There was never an indication of a problem in their relationship together. They just seemed to be a very normal, warm, loving couple.

COLLINS: Well, at this time, it is certainly a huge, huge mystery.

Robert Shackelford, thank you so much for taking the time to talk to us tonight.

SHACKELFORD: You're welcome, Heidi. Thank you.

COLLINS: A young soldier's body was frozen atop an icy mountain for more than 60 years. Tonight, his body rests beside his mother's. How did experts unlock the mystery to find the identity of the ice man?

(BEGIN VIDEO CLIP)

DAVID MATTINGLY, CNN CORRESPONDENT: The British press calls her the Muslim Madonna. But there are others who have their own names for her. And they would like to see her harmed.

I'm David Mattingly. I will have that story coming up.

(END VIDEO CLIP)

COLLINS: And are you a pack rat? We will meet a man who has a strange compulsive disorder. He hoards absolutely everything.

First, though, our countdown of the top-10 most popular stories on CNN.com -- nearly 17 million of you log on today.

At number 10 -- an early-morning fire at a farm in New Jersey killed two dozen horses. State police say an electrical problem in a stable caused the fire.

At number nine, tens of thousands of people march in Phoenix and Los Angeles to protest proposed laws that would impose new penalties on illegal immigrants and people who hire them. Congress is considering making illegal immigration a felony -- numbers eight and seven coming up next.

(END VIDEOTAPE)

(COMMERCIAL BREAK)

COLLINS: Ten years ago, she vanished without a trace. But, tonight, she is back home, alive and well, and has a frightening story. We will hear about it in just a moment.

But, now, tonight's "Eye Opener" -- it is pretty clear that anyone who becomes a target of Islamic fundamentalists has reason to fear their religious fervor. You remember the riots to protest cartoons of the Prophet Mohammed. But now along comes Deeyah, a sexy star of British music videos. Some call her the Muslim Madonna.

She has plenty of fans and, she says, plenty of fanatics out to kill her. That could be because she criticizes Islamic culture with a bold message: Set your women free.

**ASSIGNED TASK**
Can you transcribe the news transcript word for word, starting at "COLLINS: Well, at" and stopping after "story coming up."?

**DATASET EXCERPT**
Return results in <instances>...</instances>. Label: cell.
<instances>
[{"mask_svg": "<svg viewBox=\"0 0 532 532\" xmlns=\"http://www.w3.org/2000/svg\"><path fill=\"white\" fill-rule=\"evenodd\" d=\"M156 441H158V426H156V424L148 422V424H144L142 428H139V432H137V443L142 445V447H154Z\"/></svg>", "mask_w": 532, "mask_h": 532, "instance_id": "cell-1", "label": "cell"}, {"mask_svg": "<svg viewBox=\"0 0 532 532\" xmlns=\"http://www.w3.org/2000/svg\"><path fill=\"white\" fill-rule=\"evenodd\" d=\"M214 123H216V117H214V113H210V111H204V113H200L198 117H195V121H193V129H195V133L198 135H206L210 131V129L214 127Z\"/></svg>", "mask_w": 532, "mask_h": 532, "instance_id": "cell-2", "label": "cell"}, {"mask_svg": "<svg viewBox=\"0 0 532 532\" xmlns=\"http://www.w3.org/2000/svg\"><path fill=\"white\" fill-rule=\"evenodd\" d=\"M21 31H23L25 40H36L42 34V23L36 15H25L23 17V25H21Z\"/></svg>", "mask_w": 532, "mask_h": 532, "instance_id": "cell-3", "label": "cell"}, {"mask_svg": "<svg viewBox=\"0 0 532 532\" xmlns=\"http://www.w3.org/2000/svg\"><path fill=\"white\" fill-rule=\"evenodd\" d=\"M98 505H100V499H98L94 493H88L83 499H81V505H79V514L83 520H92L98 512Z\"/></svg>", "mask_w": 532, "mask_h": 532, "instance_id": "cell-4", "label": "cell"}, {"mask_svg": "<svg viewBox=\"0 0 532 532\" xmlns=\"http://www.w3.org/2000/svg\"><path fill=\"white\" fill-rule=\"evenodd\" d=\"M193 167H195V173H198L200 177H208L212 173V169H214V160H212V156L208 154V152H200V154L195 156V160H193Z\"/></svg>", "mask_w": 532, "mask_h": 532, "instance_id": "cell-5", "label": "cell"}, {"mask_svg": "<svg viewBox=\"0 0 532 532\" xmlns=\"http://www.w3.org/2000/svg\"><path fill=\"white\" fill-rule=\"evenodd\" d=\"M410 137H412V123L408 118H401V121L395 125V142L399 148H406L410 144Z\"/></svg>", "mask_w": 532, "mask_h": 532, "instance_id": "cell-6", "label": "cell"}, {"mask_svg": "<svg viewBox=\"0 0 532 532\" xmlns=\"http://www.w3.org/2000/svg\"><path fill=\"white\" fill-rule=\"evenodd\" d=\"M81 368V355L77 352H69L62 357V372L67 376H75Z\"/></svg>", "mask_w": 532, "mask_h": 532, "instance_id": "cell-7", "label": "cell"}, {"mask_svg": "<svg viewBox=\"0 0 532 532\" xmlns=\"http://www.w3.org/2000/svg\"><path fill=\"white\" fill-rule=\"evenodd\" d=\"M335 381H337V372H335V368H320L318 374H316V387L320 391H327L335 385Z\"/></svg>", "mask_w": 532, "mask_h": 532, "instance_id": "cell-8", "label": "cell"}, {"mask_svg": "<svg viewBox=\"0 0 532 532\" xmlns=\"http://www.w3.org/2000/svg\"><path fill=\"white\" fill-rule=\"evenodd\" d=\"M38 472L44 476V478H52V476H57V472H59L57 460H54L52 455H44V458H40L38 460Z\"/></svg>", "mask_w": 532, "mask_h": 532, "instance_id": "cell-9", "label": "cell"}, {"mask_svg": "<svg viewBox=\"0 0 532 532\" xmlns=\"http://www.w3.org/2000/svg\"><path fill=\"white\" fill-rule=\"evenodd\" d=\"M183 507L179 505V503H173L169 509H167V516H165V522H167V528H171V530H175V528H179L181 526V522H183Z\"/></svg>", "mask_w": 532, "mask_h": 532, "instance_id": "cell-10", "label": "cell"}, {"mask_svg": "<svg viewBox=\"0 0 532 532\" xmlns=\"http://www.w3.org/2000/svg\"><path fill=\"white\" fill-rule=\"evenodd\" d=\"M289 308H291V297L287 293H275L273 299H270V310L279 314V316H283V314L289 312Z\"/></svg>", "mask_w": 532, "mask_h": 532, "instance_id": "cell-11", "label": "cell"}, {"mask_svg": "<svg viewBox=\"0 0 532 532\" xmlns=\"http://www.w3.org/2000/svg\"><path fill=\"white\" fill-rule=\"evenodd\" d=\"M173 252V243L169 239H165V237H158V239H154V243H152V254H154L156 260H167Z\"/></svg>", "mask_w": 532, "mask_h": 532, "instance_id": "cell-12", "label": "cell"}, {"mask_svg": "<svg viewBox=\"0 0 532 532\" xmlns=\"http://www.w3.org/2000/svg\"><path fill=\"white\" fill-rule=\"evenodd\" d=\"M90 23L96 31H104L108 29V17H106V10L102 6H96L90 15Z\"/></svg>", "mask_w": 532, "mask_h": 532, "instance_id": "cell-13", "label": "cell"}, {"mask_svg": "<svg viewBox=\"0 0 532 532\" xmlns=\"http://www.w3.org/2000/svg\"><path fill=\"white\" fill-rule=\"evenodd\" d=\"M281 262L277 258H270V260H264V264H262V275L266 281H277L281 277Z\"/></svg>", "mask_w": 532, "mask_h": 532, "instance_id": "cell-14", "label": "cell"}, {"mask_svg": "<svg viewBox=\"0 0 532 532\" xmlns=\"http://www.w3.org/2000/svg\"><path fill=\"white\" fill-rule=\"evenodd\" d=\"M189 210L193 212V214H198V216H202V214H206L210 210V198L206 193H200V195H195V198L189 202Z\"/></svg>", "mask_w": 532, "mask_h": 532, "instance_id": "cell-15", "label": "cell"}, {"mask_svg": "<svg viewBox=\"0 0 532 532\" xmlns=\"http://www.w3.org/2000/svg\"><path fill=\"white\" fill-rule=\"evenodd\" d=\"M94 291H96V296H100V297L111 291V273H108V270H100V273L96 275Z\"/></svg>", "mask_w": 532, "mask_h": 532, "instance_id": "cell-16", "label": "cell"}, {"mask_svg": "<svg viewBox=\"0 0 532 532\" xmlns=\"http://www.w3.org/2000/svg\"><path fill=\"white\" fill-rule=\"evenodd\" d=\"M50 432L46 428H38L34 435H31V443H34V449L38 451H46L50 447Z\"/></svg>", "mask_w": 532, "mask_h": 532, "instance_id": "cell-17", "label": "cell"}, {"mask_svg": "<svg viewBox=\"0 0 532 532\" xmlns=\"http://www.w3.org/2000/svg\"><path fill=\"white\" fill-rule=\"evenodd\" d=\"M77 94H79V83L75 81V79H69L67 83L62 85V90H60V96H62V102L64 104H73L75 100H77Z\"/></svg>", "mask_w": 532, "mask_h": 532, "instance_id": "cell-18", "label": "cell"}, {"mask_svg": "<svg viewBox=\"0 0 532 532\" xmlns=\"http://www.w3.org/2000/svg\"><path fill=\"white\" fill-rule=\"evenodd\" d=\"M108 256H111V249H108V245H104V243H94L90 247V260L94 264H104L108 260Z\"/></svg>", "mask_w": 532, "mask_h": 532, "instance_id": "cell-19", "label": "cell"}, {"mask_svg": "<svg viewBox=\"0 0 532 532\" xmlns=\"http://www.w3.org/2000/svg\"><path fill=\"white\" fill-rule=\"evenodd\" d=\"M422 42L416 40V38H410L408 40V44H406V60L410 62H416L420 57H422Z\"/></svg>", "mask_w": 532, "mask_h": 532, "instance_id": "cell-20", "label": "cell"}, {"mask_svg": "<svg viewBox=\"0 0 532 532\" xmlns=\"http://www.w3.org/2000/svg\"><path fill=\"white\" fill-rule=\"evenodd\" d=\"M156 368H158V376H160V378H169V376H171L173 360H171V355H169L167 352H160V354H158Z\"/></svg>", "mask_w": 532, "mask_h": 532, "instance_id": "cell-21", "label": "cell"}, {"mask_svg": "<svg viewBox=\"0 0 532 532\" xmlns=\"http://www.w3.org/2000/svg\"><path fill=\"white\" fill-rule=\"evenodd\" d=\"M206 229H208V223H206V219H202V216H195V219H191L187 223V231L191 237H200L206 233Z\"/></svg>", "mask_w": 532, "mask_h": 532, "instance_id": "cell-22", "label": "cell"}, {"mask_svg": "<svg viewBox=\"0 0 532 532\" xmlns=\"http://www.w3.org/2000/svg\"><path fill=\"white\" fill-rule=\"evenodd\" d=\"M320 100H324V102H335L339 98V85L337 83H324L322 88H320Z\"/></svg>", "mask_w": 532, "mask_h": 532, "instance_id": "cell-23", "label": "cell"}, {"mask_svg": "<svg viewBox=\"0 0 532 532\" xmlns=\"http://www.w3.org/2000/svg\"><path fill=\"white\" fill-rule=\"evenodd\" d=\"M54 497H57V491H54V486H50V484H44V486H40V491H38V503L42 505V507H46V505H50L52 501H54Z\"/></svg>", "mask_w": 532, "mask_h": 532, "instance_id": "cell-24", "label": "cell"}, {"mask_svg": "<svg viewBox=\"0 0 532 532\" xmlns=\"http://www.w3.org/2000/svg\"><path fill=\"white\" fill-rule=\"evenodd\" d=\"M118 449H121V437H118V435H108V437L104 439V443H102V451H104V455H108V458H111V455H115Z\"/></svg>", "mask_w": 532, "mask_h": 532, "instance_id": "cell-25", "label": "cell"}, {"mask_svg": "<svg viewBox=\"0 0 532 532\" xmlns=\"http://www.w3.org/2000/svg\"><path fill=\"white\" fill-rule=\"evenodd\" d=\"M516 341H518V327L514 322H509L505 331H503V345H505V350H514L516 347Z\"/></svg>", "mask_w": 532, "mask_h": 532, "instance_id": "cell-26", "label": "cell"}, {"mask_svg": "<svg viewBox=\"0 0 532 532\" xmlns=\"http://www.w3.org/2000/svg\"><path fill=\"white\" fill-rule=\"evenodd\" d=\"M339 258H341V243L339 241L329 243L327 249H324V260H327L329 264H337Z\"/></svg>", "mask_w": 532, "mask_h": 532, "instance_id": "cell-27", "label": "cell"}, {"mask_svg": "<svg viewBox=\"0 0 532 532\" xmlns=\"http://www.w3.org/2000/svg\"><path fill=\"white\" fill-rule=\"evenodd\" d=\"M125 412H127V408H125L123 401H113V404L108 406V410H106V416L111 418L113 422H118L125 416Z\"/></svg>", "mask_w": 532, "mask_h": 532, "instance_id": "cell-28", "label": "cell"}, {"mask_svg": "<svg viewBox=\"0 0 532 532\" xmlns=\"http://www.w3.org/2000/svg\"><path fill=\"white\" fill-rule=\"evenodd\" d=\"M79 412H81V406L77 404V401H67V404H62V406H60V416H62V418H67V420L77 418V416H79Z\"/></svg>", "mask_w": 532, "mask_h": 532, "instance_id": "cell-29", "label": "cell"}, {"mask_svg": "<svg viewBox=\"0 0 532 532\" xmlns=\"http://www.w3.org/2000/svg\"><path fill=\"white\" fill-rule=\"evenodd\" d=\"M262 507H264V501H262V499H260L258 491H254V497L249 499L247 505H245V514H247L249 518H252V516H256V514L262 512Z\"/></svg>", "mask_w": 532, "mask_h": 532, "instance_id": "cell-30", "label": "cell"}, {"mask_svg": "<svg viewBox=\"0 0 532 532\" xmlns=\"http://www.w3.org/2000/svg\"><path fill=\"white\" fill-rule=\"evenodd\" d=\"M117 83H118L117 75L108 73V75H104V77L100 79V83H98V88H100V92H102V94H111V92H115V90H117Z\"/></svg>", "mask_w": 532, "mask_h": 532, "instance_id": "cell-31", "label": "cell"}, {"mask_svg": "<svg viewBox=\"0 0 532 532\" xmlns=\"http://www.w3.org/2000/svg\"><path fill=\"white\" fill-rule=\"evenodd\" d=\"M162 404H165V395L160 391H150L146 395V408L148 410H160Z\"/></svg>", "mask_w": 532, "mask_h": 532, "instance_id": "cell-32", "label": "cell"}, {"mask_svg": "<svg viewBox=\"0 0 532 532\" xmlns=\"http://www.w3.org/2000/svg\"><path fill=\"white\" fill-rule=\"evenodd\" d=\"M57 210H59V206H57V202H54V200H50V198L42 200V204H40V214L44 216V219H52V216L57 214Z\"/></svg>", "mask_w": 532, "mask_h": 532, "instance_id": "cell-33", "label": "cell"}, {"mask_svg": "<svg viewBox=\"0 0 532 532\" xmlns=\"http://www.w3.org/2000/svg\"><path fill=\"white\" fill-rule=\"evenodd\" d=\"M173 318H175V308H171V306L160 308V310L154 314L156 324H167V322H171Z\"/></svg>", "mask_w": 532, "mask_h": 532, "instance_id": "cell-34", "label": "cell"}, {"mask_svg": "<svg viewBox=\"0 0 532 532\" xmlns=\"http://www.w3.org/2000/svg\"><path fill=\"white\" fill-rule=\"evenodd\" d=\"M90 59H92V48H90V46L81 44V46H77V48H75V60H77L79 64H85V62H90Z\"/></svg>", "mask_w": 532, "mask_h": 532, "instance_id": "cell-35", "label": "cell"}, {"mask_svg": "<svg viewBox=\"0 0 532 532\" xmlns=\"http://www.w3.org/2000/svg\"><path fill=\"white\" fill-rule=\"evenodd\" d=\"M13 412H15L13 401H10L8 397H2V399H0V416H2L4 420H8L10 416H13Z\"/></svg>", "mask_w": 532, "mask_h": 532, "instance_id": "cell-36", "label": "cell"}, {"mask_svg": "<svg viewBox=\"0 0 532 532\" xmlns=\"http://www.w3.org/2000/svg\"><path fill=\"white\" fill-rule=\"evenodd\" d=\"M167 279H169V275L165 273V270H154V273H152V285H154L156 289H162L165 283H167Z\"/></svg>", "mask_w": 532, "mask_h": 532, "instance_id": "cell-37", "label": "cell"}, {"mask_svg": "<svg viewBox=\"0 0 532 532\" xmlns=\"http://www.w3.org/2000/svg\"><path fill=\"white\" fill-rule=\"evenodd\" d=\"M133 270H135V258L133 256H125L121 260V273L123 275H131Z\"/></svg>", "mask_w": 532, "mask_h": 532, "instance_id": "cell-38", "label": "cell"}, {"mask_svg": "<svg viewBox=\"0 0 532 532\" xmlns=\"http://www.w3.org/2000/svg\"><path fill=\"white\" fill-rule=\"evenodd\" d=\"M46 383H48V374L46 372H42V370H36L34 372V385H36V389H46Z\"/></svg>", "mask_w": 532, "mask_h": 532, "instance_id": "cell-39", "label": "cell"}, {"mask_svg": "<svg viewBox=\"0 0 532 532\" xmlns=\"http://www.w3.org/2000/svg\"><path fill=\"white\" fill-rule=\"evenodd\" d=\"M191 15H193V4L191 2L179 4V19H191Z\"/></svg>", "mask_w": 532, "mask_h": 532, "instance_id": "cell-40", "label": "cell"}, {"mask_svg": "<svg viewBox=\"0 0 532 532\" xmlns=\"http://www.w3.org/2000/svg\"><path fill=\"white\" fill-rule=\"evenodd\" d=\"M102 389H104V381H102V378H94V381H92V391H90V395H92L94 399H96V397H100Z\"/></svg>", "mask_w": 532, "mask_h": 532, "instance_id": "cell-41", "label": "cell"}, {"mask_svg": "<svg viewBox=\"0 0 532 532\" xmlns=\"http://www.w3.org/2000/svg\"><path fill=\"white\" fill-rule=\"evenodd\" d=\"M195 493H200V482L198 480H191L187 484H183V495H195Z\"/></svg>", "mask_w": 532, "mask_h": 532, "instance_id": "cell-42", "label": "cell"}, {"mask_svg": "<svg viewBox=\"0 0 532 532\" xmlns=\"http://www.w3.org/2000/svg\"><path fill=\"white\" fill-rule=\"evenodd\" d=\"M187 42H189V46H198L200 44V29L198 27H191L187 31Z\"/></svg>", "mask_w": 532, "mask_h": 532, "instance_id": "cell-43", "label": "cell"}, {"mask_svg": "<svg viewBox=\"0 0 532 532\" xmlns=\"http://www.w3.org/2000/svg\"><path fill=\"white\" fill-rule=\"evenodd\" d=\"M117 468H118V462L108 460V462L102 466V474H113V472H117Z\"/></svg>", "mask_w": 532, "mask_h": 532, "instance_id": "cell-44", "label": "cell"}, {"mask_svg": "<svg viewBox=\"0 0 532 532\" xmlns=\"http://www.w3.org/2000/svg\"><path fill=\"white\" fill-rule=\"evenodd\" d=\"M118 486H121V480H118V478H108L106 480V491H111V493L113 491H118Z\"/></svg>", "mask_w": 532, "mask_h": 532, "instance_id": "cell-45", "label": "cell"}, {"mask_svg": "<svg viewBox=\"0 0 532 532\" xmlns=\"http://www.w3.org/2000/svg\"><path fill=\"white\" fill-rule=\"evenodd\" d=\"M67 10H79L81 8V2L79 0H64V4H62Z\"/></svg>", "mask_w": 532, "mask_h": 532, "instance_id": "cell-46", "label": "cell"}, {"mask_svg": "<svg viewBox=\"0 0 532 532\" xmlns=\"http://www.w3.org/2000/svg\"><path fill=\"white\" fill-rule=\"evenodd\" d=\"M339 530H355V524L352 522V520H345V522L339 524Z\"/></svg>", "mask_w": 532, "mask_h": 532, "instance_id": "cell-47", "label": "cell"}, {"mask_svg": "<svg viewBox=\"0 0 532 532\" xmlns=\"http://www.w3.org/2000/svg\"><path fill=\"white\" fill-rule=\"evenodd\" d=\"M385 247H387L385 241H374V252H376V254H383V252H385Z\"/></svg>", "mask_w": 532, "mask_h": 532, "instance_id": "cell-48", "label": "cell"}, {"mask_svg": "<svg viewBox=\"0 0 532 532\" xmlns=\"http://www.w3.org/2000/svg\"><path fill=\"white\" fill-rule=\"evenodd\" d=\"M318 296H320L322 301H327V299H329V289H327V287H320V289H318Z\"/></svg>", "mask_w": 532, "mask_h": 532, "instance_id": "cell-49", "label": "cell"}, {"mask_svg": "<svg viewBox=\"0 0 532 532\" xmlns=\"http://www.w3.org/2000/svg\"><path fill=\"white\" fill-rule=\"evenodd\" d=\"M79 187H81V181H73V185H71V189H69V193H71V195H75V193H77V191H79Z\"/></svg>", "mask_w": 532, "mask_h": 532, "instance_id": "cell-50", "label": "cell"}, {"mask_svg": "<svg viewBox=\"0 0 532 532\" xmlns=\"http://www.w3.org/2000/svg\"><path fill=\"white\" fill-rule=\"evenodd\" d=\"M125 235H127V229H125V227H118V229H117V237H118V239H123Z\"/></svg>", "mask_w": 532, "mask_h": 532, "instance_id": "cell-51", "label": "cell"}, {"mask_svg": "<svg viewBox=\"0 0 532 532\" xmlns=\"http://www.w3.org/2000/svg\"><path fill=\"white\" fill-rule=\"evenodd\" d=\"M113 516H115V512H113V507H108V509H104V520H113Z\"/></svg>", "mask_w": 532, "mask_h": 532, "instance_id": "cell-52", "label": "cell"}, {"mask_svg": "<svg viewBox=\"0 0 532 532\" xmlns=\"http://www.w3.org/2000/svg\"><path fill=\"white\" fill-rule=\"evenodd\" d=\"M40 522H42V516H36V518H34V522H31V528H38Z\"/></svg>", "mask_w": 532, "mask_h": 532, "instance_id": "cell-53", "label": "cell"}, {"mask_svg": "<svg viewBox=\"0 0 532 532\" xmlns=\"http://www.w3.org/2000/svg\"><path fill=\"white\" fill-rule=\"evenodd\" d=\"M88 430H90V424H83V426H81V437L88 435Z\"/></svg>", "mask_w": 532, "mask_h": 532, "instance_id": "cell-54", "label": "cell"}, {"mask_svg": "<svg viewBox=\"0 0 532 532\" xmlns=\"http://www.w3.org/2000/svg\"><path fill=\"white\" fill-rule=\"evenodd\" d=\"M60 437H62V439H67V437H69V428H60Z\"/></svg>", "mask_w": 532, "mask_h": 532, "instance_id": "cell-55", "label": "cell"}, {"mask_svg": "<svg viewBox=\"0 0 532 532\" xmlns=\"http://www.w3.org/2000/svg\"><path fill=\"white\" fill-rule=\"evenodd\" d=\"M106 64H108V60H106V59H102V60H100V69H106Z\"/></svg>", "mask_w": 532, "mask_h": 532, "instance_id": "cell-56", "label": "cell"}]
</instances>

**WRITTEN RESPONSE**
COLLINS: Well, at this time, it is certainly a huge, huge mystery.

Robert Shackelford, thank you so much for taking the time to talk to us tonight.

SHACKELFORD: You're welcome, Heidi. Thank you.

COLLINS: A young soldier's body was frozen atop an icy mountain for more than 60 years. Tonight, his body rests beside his mother's. How did experts unlock the mystery to find the identity of the ice man?

(BEGIN VIDEO CLIP)

DAVID MATTINGLY, CNN CORRESPONDENT: The British press calls her the Muslim Madonna. But there are others who have their own names for her. And they would like to see her harmed.

I'm David Mattingly. I will have that story coming up.